World's first artificial kidney built using microchip - Watch how the device works!

The device may in the near future help kidney patients avoid dialysis.

Image credit: Vanderbilt University

Zee Media Bureau

Washington: In a first-of-its kind medical device, a team of US nephrologists has developed an implantable artificial kidney using microchip filters and living kidney cells that will be powered by a patient's own heart to help patients.

The device, which is being developed by Dr William H Fissell IV, nephrologist and associate professor of medicine from Tennessee-based Vanderbilt University, may in the near future help kidney patients avoid dialysis.

“We are creating a bio-hybrid device that can mimic a kidney to remove enough waste products, salt and water to keep a patient off dialysis," Fissell said.

The goal is to make it small enough, roughly the size of a soda can, to be implanted inside a patient's body.
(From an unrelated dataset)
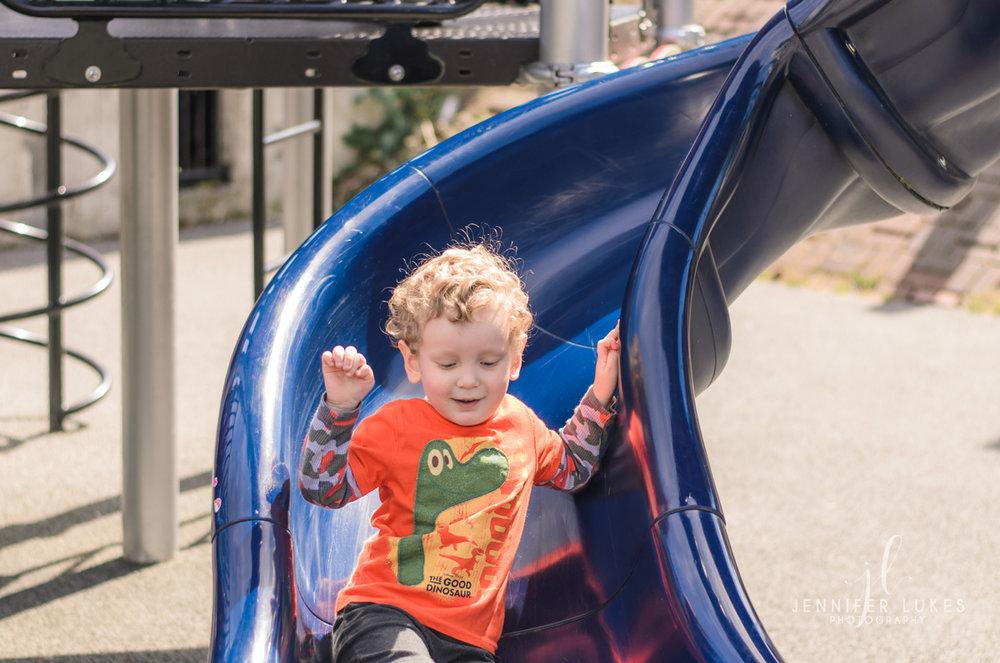 Boy at Bottom of Slide Luther Burbank Park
Watch here - How the device works!

Video courtesy: Vanderbilt University/YouTube

The key to the device is a microchip. “It's called silicon nanotechnology. It uses the same processes that were developed by the microelectronics industry for computers," Fissell explained.

The chips are affordable, precise and make ideal filters.
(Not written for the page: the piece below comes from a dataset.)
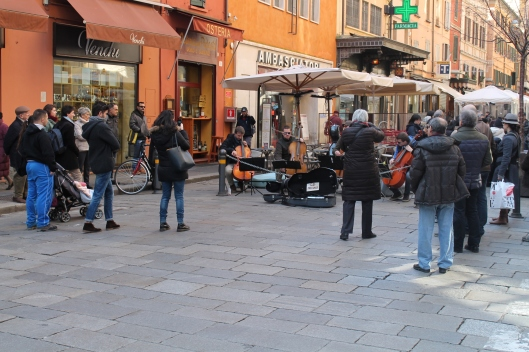 People, actually stopping and listening to classical musicians performing in the street.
But the microchips have another essential role beyond filtering.

"They're also the scaffold in which living kidney cells will rest," said Fissell.

Fissell and his team use live kidney cells that will grow on and around the microchip filters. The goal is for these cells to mimic the natural actions of the kidney.

Vanderbilt biomedical engineer Amanda Buck is using fluid dynamics to see if there are certain regions in the device that might cause clotting.

She uses computer models to refine the shape of the channels for the smoothest blood flow.

Then they rapidly prototype the new design using 3D printing and test it to make the blood flow as smoothly as possible.

Fissell says he has a long list of dialysis patients eager to join a future human trial. Pilot studies of the silicon filters can start in patients by the end of 2017.

Since this bio-hybrid device sits out of reach from the body's immune response, it is protected from organ rejection.

"The issue is not one of immune compliance, of matching, like it is with an organ transplant," said Fissell.

The device operates naturally with a patient's blood flow.